WOKING, Royaume-Uni - La Formule 1 a une semaine avant le Grand Prix de Miami pour mettre en oeuvre les « ajustements » d’un règlement technique controversé sur les moteurs hybrides que les écuries Mercedes et McLaren ont plutôt bien accueillis.
Patrons d’équipes, motoristes, pilotes, promoteurs de la F1 et instances du sport automobile sont tombés d’accord cette semaine pour modifier à la marge les règles en qualification et en course que la Fédération internationale de l’automobile (FIA) avait imposées cette année pour améliorer le spectacle, notamment en favorisant les dépassements.
Mais cette remise à plat a bouleversé la manière de piloter, par une gestion complexe de l’énergie électrique, et fracturé le paddock, à l’instar de Max Verstappen (Red Bull) vent debout contre, et Lewis Hamilton (Ferrari), qui lui s’y est adapté.
Si le conseil mondial de la FIA entérine ces changements, ils entreront en vigueur dès la reprise de la saison à Miami le week-end du 1er mai, après une pause d’un mois due à l’annulation des Grands Prix de Bahreïn et Jeddah provoquée par la guerre au Moyen-Orient.
« Les changements mis en oeuvre à Miami représentent un pas positif dans la bonne direction », a commenté le directeur de McLaren Racing, Andrea Stella, devant des journalistes, dont l’AFP, conviés mercredi au siège ultrasécurisé de l’écurie britannique, au sud de Londres.
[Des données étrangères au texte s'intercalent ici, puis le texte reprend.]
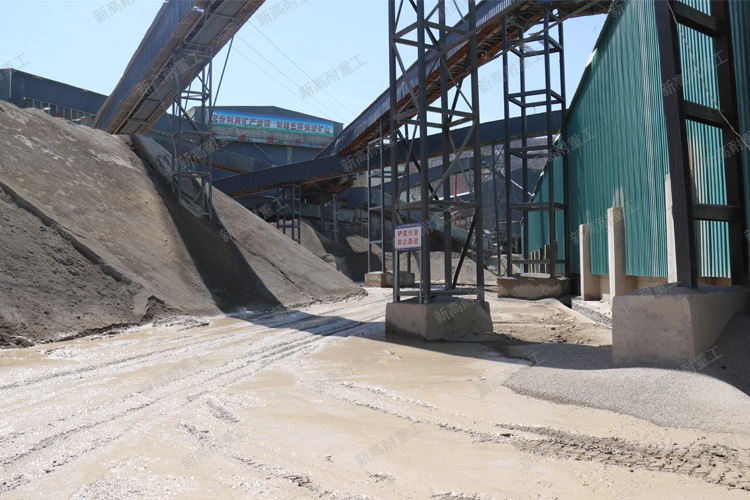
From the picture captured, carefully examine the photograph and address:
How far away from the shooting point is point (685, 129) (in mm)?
5672

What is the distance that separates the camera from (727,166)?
6.12 m

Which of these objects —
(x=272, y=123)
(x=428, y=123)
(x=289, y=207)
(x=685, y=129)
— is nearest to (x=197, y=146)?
(x=428, y=123)

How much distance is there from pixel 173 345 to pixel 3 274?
303 centimetres

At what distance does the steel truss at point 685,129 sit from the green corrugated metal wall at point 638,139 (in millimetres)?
159

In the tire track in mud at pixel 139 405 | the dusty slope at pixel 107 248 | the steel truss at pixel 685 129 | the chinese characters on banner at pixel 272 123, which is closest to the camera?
the tire track in mud at pixel 139 405

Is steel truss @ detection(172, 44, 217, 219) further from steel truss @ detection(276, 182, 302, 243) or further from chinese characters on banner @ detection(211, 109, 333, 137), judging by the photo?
chinese characters on banner @ detection(211, 109, 333, 137)

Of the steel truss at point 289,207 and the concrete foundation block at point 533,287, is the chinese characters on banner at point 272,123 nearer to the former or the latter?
the steel truss at point 289,207

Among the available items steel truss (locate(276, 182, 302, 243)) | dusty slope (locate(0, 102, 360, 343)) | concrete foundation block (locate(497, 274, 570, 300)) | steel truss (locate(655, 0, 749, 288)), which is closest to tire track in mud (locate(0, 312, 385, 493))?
dusty slope (locate(0, 102, 360, 343))

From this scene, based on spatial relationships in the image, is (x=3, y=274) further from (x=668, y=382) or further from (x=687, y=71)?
(x=687, y=71)

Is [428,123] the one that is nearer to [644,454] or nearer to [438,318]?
[438,318]

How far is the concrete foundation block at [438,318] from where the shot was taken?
349 inches

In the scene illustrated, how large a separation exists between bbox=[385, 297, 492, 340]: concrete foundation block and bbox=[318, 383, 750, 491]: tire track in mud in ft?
15.4

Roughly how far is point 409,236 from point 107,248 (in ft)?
21.6

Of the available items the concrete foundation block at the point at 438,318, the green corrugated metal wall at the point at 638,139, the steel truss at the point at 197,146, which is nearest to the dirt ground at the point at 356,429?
the concrete foundation block at the point at 438,318
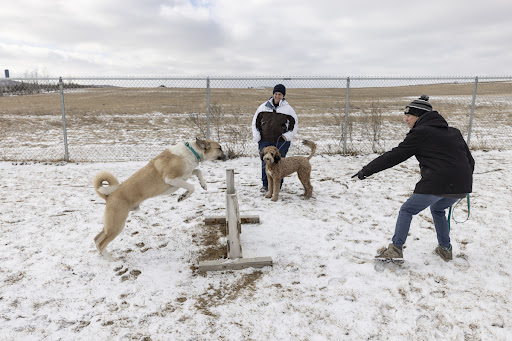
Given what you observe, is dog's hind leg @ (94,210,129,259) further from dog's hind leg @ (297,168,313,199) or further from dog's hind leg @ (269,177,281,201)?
dog's hind leg @ (297,168,313,199)

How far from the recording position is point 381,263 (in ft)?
12.2

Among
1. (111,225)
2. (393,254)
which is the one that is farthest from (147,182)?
(393,254)

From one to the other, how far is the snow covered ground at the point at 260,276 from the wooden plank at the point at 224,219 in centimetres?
14

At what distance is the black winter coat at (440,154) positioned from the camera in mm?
3188

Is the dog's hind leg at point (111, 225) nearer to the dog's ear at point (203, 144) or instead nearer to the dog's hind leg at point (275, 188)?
the dog's ear at point (203, 144)

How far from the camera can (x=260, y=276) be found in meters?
3.55

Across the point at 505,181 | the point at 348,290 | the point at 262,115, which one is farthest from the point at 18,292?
the point at 505,181

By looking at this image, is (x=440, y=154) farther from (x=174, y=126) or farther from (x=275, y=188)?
(x=174, y=126)

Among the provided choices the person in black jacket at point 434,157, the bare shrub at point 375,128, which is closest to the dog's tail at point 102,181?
the person in black jacket at point 434,157

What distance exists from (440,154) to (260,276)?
2315 millimetres

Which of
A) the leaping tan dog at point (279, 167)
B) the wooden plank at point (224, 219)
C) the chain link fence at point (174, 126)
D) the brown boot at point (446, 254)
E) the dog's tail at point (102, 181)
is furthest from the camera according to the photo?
the chain link fence at point (174, 126)

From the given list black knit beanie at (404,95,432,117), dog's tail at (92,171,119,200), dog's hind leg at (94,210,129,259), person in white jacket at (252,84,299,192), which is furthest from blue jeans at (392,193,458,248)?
dog's tail at (92,171,119,200)

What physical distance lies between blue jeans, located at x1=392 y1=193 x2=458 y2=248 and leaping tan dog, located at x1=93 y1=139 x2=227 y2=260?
2.49 meters

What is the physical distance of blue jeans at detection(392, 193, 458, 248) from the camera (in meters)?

L’ingénieur italien a plaidé pour que la« communauté de la Formule 1 reste ouverte aux changements » et annoncé « une voiture complètement nouvelle » aux GP de Miami (1-3 mai) et de Montréal (22-24 mai) qui tentera d’aller chercher les Mercedes qui caracolent en tête.
« Au scalpel »
L’écurie allemande, qui a construit le châssis et le moteur de sa monoplace, a le plus tiré parti du règlement sur les blocs propulseurs 50% thermiques, 50% électriques, ses pilotes britannique George Russell et italien Kimi Antonelli ayant le mieux géré l’énergie électrique de la batterie, notamment pour dépasser leurs concurrents et ne pas se faire redoubler.
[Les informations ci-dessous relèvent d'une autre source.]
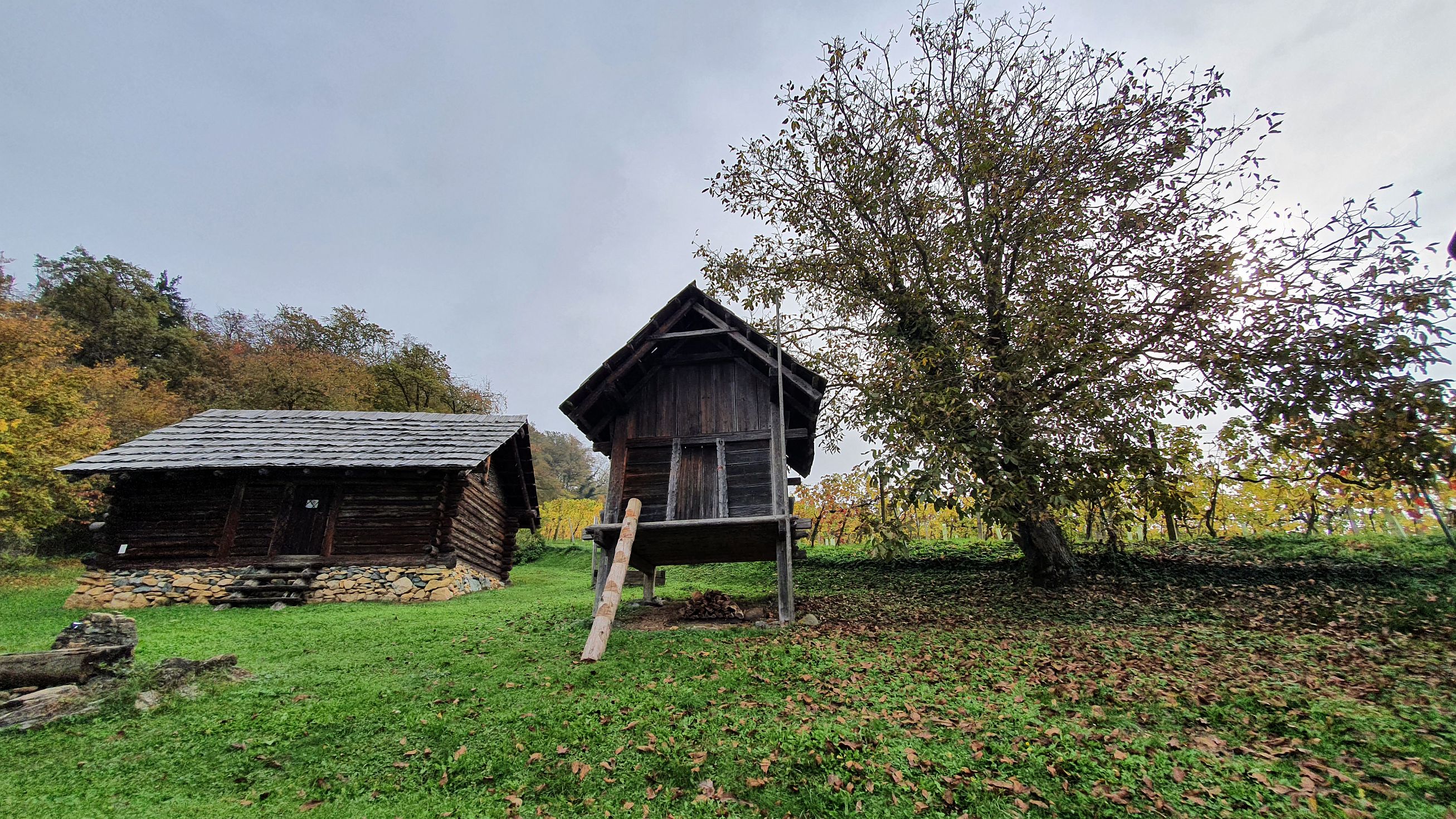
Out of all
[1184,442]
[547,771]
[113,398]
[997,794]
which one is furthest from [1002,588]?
[113,398]

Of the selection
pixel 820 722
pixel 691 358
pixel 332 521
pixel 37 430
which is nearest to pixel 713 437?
pixel 691 358

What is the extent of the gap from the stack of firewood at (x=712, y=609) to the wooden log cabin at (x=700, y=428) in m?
1.01

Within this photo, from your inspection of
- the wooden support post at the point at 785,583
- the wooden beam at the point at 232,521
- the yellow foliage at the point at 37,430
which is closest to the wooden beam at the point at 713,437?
the wooden support post at the point at 785,583

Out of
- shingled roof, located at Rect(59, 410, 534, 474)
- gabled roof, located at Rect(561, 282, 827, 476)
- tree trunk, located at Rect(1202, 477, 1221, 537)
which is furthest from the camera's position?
tree trunk, located at Rect(1202, 477, 1221, 537)

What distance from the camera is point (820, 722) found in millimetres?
5836

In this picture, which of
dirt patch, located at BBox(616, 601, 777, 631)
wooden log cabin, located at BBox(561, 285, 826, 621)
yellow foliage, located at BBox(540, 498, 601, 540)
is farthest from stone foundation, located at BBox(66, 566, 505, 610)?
yellow foliage, located at BBox(540, 498, 601, 540)

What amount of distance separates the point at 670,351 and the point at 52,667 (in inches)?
378

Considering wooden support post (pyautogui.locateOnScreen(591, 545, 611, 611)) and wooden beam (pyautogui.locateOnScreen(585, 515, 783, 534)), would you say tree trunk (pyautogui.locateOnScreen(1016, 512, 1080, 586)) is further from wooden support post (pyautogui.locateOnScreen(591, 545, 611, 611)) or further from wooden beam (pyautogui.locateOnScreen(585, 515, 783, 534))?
wooden support post (pyautogui.locateOnScreen(591, 545, 611, 611))

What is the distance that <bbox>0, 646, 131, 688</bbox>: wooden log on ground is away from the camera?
620 cm

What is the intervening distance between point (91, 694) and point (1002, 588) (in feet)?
50.2

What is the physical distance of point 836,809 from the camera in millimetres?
4477

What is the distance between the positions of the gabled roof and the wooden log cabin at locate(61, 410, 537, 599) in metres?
7.51

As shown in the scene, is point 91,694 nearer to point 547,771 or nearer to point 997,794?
point 547,771

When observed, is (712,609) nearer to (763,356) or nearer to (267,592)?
(763,356)
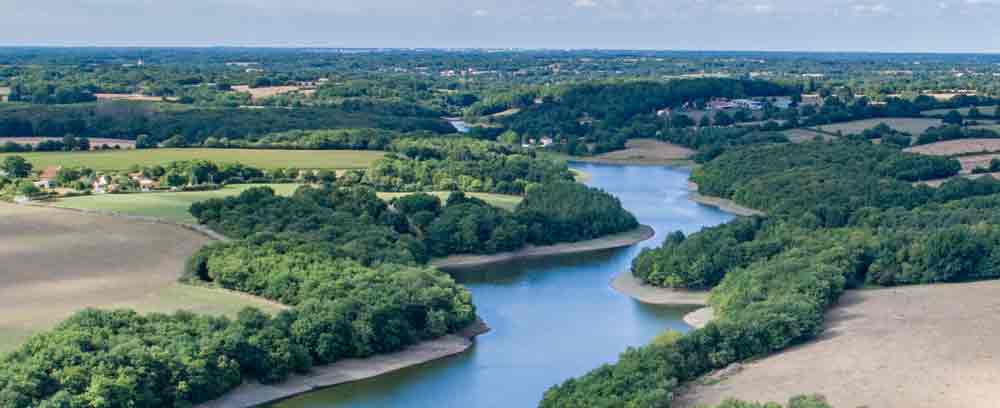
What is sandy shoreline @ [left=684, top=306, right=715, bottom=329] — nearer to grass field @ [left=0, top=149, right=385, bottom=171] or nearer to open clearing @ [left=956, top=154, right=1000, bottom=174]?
grass field @ [left=0, top=149, right=385, bottom=171]

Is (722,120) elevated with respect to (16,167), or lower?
lower

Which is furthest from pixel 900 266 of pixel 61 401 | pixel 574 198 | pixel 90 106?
pixel 90 106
Russell a gagné en Australie, Antonelli en Chine et au Japon.
Leur patron et ancien pilote autrichien Toto Wolff, qui a conduit Mercedes F1 au sommet, s’est félicité de « discussions vraiment constructives entre pilotes, FIA, Formule 1 et les écuries ».
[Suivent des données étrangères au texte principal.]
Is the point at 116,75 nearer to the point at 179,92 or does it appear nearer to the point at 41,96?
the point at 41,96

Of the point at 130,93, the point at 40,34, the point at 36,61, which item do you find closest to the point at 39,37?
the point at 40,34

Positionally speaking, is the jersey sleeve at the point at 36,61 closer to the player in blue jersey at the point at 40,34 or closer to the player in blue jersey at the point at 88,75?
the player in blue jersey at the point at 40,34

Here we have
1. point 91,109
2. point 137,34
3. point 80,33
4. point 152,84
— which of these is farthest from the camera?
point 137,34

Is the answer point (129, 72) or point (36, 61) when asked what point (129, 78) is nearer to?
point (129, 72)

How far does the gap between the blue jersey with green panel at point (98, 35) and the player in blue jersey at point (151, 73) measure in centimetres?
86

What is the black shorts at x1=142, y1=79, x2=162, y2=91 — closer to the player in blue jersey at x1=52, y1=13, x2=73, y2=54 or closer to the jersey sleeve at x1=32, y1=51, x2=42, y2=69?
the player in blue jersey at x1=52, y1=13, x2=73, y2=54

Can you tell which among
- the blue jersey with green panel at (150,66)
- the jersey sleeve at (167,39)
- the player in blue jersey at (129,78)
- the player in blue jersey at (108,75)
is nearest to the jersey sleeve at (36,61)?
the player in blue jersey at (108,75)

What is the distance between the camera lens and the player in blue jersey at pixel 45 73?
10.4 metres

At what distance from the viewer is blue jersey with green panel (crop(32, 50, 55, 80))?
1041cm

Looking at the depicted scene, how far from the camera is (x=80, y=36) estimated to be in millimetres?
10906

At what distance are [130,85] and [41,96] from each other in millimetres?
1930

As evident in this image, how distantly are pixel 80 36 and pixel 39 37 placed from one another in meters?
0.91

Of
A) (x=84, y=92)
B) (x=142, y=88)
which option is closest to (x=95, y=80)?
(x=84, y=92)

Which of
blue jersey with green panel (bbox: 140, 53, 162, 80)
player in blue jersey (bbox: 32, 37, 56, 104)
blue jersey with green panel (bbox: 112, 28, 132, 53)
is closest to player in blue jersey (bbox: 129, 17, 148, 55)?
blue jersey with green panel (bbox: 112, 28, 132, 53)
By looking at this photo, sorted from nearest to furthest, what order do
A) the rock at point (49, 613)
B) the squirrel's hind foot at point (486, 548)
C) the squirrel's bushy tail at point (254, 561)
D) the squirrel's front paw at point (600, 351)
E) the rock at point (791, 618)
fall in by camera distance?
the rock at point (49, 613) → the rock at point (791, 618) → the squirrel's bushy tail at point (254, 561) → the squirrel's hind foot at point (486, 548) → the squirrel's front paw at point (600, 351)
Mais, lundi, jour de l’annonce des « ajustements » de la FIA, il avait exhorté à « intervenir au scalpel et non avec un bâton de baseball », lors d’une conférence de presse en ligne au siège de Mercedes-AMG F1, au nord-ouest de Londres.
En début de saison, Wolff, ingénieur et homme d’affaires, avait été soupçonné par ses concurrents d’avoir trouvé une faille dans le règlement permettant aux moteurs Mercedes - qui équipent aussi McLaren, Alpine et Williams - de gagner quelques chevaux supplémentaires.
Il avait fustigé du « grand n’importe-quoi ».
La FIA a dû revoir sa copie sous la pression de pilotes frustrés par la batterie électrique et des différences importantes de vitesses mettant en péril la sécurité.
Lors du GP du Japon fin 29 mars, le jeune Britannique Oliver Bearman (Haas) avait projeté sa voiture contre une barrière de sécurité à plus de 300 km/h pour éviter l’Argentin Franco Colapinto (Alpine) qui roulait 50 km/h moins vite car il rechargeait sa batterie.
Cette technique dite du « super clipping » a ainsi été « ajustée » pour réduire le temps de course consacrée à la gestion de l’énergie électrique.
« Règlement très compliqué »
De même, en mode accélération, la puissance du bouton « booster » a été plafonnée pour ne pas vider entièrement la batterie lorsqu’un concurrent en double un autre et risque de se faire redépasser au prochain virage.
Mais le règlement « est de fait très compliqué », a reconnu au siège de McLaren le pilote australien Oscar Piastri.
« J’ai tenté d’expliquer mon sport à des amis durant la saison morte et ça a été une longue discussion avec beaucoup de questions », a souri le jeune homme qui avait dominé la première partie de 2025 et a fini deuxième du GP du Japon.
Mais finalement, « les gens n’ont pas besoin de savoir de combien de mégajoules de recharge nous disposons, quelles sont les règles et qu’est-ce qui se passe quand on appuie sur l’accélérateur », a conclu Piastri.